DATE LIMITE : Comment avez-vous choisi votre casting ?

HANSEN-LØVE: Vicky Krieps que j’avais vu dans Fil fantôme. C’est le seul film où je l’avais vue, mais elle m’a tellement impressionné. J’ai trouvé qu’elle était vraiment extraordinaire dans ce film. Mais il n’y avait pas que ça : pour jouer un réalisateur, il faut avoir certaines qualités que je ne pense pas que tous les acteurs, même les grands acteurs, possèdent. C’est assez spécial, je pense. Vous avez besoin d’une certaine autorité, vous devez être crédible en tant que quelqu’un qui a une certaine vie intellectuelle, en quelque sorte. Alors, d’abord, je voulais juste la filmer parce que je trouvais qu’elle était incroyablement lumineuse et avait cette présence rare, très rare, forte, mais aussi, je pouvais la voir en tant que réalisatrice. Je pouvais y croire.

DATE LIMITE : Et Tim Roth ?

HANSEN-LØVE: Tim est arrivé plus tard. Au début, je ne pouvais penser qu’à un acteur américain pour ce rôle. Nous avons tourné sur deux ans, donc la première année, Tim ne faisait pas partie du casting. Nous ne savions pas qui allait être dans cette partie, ce qui était un peu gênant, mais aussi intéressant. Et en attendant de tourner la deuxième partie du film, j’ai pensé à Tim. Je l’avais vu dans de nombreux films bien sûr, mais pour moi il sera toujours l’acteur du film d’Alan Clarke Fabriqué en Bretagne. Je me suis intéressé à sa fragilité, ce qui semble surprenant. Mais, pour moi, il y a quelque chose à ce sujet en sa présence. Bien qu’il joue beaucoup de durs à cuire dans des types de films très masculins, je pouvais voir quelque chose d’autre en lui qui était un peu à l’opposé de cela.

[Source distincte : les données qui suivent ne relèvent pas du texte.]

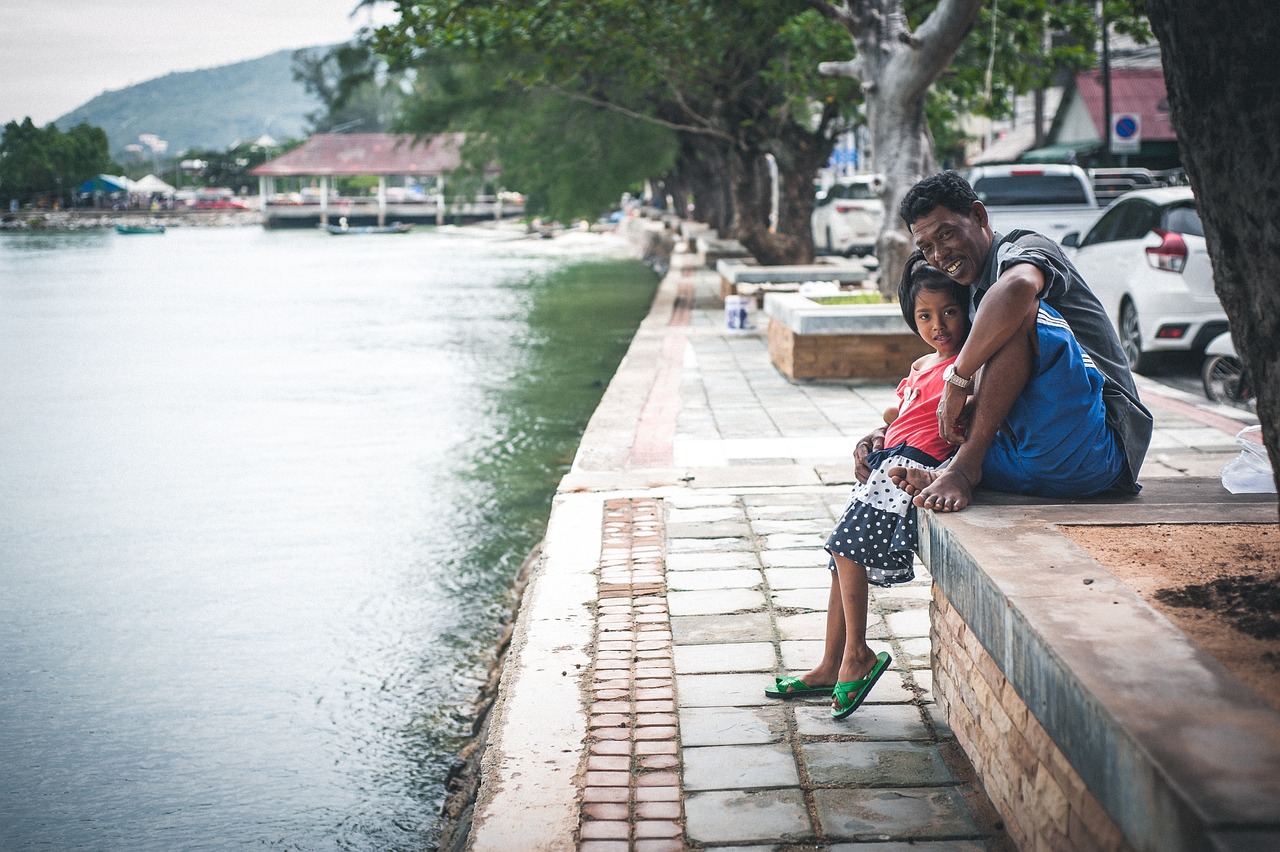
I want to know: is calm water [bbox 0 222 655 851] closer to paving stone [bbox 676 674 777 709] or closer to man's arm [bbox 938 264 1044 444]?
paving stone [bbox 676 674 777 709]

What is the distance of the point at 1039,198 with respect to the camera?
16.9 meters

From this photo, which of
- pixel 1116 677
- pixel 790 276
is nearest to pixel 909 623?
pixel 1116 677

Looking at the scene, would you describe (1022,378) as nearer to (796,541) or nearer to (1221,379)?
(796,541)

Date limite Numéro spécial : Cannes 2021 + Perturbateurs

Mia Hansen-Løve est en vedette dans le magazine imprimé de Deadline à Cannes, avec Lea Seydoux en couverture. Cliquez ici pour lire l’édition numérique.

DATE LIMITE : Pourquoi Île Bergman mettre deux ans à filmer ?

HANSEN-LØVE: Eh bien, nous devions tourner tout le film en 2018, avec Greta Gerwig, et très peu de temps avant le tournage, elle a dû abandonner, car elle allait réaliser Petite femme. C’est arrivé très vite, et nous étions déjà là avec mon équipe, nous avons donc décidé de tourner une partie du film que nous pourrions tourner sans elle, afin de ne pas perdre les autres acteurs. Mais ensuite j’ai eu besoin de plus de temps pour repenser le film sans elle, c’est pourquoi nous avons dû couper le tournage en deux parties. En fait, cela s’est avéré être une expérience très heureuse, car j’ai tellement aimé être à Fårö que j’étais très heureux de pouvoir y retourner l’année suivante.

DATE LIMITE : Votre réalisation a été décrite comme un cinéma de la liberté. Accepteriez-vous?

HANSEN-LØVE: Mon cinéma ? Eh bien, je ne sais pas exactement ce qu’ils voulaient dire, mais je prends ça comme un compliment.